In terms of the actual representation of the natural landscape, the movie seems to be doing something very determined and interesting. There are moments of beautiful evening skies, and roaring seas, and snow-covered hills, but these moments are balanced with moments of purple/gray and coldness. When those moments of natural beauty do appear, they feel powerful. Their aesthetic function becomes one of rejuvenating the viewer, making them see the same gray desert setting in a new light, over and over again. The alternation between the different modes of nature is gentle - like casually walking though a gallery of landscape images - but it is also ceaseless. There seems to be an infinite energy to the cycles of nature.
This ceaselessness and this constant alternation between the beautiful and the mundane, the powerful and the weak, is mirrored in Fern's experience and in the lives of humans she encounters. There are many moments of repetition and renewal throughout the film. The image of rocks/jewellery/knick-knacks is repeated a lot, perhaps a testament to the human spirit's ability to endlessly chip away and shape hard matter. The image of Fern going to the bathroom is repeated (and, indeed, is part of the opening sequence). The same people are left and re-encountered over and over again, a motif summarised movingly in the speech by Bob about his son's suicide. In the end, everything returns and is made new again.
In one scene, Fern encounters a young man for the second time. The first time, she had given him a lighter, and now he gives her one to return the favour. He tells her about a girl he likes and writes to, and she gives him a poem to include in his letters. The poem was her wedding vow. I really like this scene because it reinforces the motifs of renewal and return, but it also hearkens back to the film's Western roots. The poem is a Shakespearean sonnet, and any fans of classic Hollywood Westerns will know that Shakespeare was a common source of entertainment and beauty in the lonely frontier towns. The same old ghosts return again and again, a poem can have many lives, many settings. In classic Holloywood Westerns, the setting for Shakespeare is the music halls of the frontier towns - spaces for settlers to bring with them the culture and history of the lands they were fleeing. In Nomadland, the setting is an abandoned roadside shared by two homeless people smoking cigarettes. The civilisation 'projects' began by the first settlers seems to have failed somewhat, but the spirit and ghosts live on in strange places of exile and abandonment.

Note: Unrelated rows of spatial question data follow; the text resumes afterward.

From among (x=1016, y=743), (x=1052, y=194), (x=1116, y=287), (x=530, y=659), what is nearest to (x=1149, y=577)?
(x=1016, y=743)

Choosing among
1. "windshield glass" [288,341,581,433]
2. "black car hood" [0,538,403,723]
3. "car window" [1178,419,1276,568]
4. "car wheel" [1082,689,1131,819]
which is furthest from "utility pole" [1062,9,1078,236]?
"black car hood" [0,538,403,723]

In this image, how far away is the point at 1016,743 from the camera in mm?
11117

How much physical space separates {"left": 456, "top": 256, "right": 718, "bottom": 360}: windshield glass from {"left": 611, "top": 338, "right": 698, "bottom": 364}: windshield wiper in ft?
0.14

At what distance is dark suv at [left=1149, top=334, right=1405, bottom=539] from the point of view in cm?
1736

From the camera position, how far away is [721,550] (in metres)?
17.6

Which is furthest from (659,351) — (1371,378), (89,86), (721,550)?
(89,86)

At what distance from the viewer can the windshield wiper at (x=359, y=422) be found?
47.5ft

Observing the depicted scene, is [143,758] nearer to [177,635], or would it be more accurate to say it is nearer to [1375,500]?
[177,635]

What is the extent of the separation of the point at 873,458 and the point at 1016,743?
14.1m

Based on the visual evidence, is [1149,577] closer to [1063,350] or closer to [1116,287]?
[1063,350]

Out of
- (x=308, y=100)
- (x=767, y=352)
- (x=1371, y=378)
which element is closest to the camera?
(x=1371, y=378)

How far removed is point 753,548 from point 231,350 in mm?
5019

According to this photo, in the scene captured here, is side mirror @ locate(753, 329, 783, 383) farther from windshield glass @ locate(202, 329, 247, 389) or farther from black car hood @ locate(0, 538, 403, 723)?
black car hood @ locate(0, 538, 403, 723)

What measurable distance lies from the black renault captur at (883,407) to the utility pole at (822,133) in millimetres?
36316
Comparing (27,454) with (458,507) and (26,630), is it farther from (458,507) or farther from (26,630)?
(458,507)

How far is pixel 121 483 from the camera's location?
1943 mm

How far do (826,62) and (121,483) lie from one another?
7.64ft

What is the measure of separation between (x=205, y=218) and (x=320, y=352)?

The philosopher/theologian Catherine Pickstock has written about the concept of identity using the idea of 'non-identical repetition'. In modern society, we are subjected to endless, brutal 'identical repetitions' (products, events, technologies, etc.). But, the true nature of things is to repeat 'non-identically'. She uses the image of a snake to illustrate the point further - to move forward, the snake first turns back on itself, but then turns back the other way again, and so on, and so on. This 'serpentine motion' represents our journeys as selves. We never simply move forward in a 'straight' line. Things pull us back - memories, nostalgia, grief - and things pull us forward again. This movie is full of instances of 'non-identical' repetitions. Objects (the rocks, lighters, camping chairs, etc), landscapes, people, return again and again, but never quite in the same way. This is perhaps why a film like this could only take place 'outside' or on the edges of society. Non-identical repetition depends on chance, contingency, exposure, vulnerability. Those kinds of things seem to be less and less present for us today.
The film succeeds, though, because it never 'romanticises' this space. It manages to provide both a forceful critique of the conditions that lead to this life and a convincing portrait of the human ability to transcend those conditions through continual renewal and reinvention. It's an intriguing and moving film. Highly recommended, especially for fans of Westerns.